Mercer Wealth, which globally has $160 billion in AUM, plans to boost its AUM in the region to $2-$3bn in the next 2-3 years from the present $1bn, said Yasir AbuShaban, a Dubai-based principal with Mercer Wealth.

Within the next two to three years, we are looking at reaching $2 to $3 billion as a conservative estimate and we do see an opportunity to do so,” said Mr AbuShaban.

Mercer does not directly make investments, but allocates clients’ money they have discretion to, to professional asset managers. They also provide advice to clients.

“We have buying power. We can negotiate on their (client’s) behalf with asset managers to provide them lower fees than they otherwise would have to get on their own,” he added.

Mercer Wealth’s clients include sovereign wealth funds, family offices, and insurance companies among others.

From its office in Dubai, Mercer also looks after Africa, India and Turkey, where they also see opportunity for growth.

Wealth creation in Middle East and Africa (MEA) grew 8.5 per cent to $8.1 trillion last year from $7.5tn in 2015, higher than last year’s global average of 6 per cent and the second-highest growth in a region after Asia-Pacific which grew 9.9 per cent, according to consultancy Boston Consulting Group (BCG). In the region, where wealth grew just 1.9 per cent in 2015 compared with 2014, a pickup in oil prices has helped in wealth generation.

BCG is forecasting MEA wealth will rise to $12tn by 2021, growing at an annual average of 8 per cent.

Drivers of wealth generation in the region will be split evenly between new wealth creation and growth of performance of existing assets, according to BCG.

Another general trend in the region is clients’ looking for a comprehensive approach to investing, according to Mr AbuShaban.

“Institutional investors or some of the families are seeing a slowdown in the available capital they have to invest and in that sense they are looking at optimizing the way they manage their portfolios and making sure they are not investing haphazardly and different parts of their investment are working together,” said Mr AbuShaban.

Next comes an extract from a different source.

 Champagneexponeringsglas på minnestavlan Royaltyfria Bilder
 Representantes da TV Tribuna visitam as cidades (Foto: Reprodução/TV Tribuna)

Some clients also have a higher appetite for risk, given the low interest-rate environment that does not provide enough yield for some institutional investors. These clients are keen to invest in illiquid assets, such as private equity and infrastructure.

“What we have seen is a desire for higher returns in what has been a low-return environment specifically in various fixed income or bonds,” he said.

“In this environment, we have seen a de facto increase in the risk that clients are taking in things like illiquid investments, private equity investments, infrastructure and private debt, those kind of investments were higher illiquidity results in incrementally higher returns.”

The Abu Dhabi Investment Authority, one of the largest sovereign wealth funds, said in its 2016 report that has gradually increased its exposure in direct private equity and private credit transactions, mainly in Asian markets and especially in China and India. The authority’s private equity department focused on structured equities owing to “their defensive characteristics.”